# Exercise aim:
Reproduce verbatim only the lines from the one containing "In the photo, of" through the last line below, both included.
>> BEGIN Entries shown
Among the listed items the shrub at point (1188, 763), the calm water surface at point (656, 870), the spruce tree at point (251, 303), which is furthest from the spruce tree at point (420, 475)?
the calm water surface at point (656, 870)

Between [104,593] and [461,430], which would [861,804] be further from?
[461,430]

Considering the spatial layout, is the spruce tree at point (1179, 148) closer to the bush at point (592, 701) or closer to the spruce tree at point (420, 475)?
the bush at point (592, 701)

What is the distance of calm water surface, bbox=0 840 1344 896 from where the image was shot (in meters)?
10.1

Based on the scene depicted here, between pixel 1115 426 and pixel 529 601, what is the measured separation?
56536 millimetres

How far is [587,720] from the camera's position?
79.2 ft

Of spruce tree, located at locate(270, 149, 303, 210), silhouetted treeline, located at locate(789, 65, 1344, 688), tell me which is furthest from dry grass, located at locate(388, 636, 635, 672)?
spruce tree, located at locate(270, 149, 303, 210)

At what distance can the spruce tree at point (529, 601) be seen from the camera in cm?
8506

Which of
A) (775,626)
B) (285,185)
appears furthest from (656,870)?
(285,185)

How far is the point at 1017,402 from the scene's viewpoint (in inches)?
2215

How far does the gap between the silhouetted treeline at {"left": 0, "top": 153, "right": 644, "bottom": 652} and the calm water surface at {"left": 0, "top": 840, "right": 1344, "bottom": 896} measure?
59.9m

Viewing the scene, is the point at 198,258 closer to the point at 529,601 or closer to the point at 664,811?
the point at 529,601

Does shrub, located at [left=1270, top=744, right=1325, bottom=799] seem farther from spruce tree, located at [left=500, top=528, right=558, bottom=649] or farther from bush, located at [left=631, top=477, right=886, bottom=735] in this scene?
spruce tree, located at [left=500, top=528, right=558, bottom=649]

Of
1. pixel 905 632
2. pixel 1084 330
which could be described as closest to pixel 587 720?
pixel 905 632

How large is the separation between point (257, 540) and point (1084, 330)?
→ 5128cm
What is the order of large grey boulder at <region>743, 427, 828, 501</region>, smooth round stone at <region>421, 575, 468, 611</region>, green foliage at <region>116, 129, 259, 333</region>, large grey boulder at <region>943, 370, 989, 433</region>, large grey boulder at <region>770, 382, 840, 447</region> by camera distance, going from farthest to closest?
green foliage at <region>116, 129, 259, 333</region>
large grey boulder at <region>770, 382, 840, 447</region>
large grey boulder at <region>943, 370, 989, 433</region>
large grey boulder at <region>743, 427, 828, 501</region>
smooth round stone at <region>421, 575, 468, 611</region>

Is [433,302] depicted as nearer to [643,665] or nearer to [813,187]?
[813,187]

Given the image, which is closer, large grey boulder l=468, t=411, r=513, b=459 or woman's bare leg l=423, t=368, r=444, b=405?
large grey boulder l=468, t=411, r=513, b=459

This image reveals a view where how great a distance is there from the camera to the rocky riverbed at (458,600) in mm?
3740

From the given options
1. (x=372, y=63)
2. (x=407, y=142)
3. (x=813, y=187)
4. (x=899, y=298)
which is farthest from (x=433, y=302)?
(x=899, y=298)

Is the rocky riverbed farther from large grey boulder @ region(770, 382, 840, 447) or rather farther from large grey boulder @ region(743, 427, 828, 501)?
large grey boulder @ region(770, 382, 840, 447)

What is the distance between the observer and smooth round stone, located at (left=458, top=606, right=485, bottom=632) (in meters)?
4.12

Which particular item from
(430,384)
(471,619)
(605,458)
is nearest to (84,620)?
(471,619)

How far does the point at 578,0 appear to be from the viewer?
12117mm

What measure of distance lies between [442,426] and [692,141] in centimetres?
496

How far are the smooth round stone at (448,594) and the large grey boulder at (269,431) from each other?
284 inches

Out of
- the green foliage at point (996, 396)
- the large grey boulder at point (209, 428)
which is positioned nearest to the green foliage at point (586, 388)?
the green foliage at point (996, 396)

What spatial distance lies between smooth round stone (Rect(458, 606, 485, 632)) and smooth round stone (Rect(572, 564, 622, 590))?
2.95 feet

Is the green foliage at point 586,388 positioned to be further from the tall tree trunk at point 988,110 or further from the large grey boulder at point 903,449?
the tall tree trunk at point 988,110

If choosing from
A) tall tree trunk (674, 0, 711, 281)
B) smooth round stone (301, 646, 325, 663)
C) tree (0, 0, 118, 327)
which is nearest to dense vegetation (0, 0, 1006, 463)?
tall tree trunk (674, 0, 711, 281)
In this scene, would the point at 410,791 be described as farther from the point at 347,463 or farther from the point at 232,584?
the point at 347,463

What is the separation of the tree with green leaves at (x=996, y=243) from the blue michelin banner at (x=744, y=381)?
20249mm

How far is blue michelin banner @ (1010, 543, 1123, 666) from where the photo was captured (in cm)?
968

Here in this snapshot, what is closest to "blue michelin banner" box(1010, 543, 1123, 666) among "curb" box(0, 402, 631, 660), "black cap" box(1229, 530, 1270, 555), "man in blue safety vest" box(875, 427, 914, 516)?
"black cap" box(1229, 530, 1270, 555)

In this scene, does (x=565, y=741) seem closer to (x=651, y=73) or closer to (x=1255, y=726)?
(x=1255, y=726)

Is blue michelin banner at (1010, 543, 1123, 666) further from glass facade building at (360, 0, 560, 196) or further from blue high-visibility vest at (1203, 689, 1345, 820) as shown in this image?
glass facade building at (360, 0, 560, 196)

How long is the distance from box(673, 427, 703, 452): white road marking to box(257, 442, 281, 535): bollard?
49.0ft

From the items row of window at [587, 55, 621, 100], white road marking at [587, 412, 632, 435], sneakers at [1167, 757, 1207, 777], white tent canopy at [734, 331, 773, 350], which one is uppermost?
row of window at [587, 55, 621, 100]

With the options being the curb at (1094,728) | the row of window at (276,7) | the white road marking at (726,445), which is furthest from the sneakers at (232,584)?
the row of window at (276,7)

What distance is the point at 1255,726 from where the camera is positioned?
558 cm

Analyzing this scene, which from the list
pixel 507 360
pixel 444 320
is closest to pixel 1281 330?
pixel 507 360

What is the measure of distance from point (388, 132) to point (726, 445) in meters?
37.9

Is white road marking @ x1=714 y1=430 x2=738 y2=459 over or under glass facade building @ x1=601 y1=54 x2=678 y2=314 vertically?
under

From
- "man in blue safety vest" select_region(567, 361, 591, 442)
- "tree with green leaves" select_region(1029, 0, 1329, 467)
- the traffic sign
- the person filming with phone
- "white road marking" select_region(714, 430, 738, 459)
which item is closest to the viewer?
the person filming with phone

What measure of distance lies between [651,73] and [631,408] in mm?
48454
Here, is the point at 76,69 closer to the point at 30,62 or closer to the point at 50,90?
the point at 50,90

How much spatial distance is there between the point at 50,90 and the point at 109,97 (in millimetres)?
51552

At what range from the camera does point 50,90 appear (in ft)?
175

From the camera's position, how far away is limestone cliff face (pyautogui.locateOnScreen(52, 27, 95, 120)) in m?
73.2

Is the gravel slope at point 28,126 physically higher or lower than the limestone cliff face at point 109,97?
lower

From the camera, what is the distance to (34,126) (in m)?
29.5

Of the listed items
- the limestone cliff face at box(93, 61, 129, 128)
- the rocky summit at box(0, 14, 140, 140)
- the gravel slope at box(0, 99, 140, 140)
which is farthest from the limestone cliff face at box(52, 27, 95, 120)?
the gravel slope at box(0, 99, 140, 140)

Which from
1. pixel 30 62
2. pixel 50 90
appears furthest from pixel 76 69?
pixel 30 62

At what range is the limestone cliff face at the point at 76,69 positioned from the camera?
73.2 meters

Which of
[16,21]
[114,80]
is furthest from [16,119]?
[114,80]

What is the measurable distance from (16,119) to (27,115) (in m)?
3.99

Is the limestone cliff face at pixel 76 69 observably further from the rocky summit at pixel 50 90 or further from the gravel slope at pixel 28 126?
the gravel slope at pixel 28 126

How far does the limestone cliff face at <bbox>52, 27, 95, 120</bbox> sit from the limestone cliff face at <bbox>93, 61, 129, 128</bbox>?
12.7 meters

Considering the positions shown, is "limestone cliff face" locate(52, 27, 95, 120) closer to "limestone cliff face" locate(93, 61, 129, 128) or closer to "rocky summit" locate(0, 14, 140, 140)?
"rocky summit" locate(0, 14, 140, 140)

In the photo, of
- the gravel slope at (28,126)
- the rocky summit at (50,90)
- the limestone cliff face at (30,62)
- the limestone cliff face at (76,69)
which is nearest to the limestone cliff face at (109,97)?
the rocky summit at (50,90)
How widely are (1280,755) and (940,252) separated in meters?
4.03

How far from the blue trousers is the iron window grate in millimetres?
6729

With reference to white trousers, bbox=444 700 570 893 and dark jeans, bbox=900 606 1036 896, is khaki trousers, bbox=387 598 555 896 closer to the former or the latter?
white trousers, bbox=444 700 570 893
>> END Entries shown
# Expected output:
In the photo, of
- the gravel slope at (28,126)
- the rocky summit at (50,90)
- the limestone cliff face at (30,62)
- the limestone cliff face at (76,69)
which is nearest to the limestone cliff face at (109,97)?
the rocky summit at (50,90)
How widely are (1280,755) and (940,252) separated in meters?
4.03

How far from the blue trousers is the iron window grate in millimetres?
6729

With reference to white trousers, bbox=444 700 570 893 and dark jeans, bbox=900 606 1036 896, is khaki trousers, bbox=387 598 555 896 closer to the former or the latter?
white trousers, bbox=444 700 570 893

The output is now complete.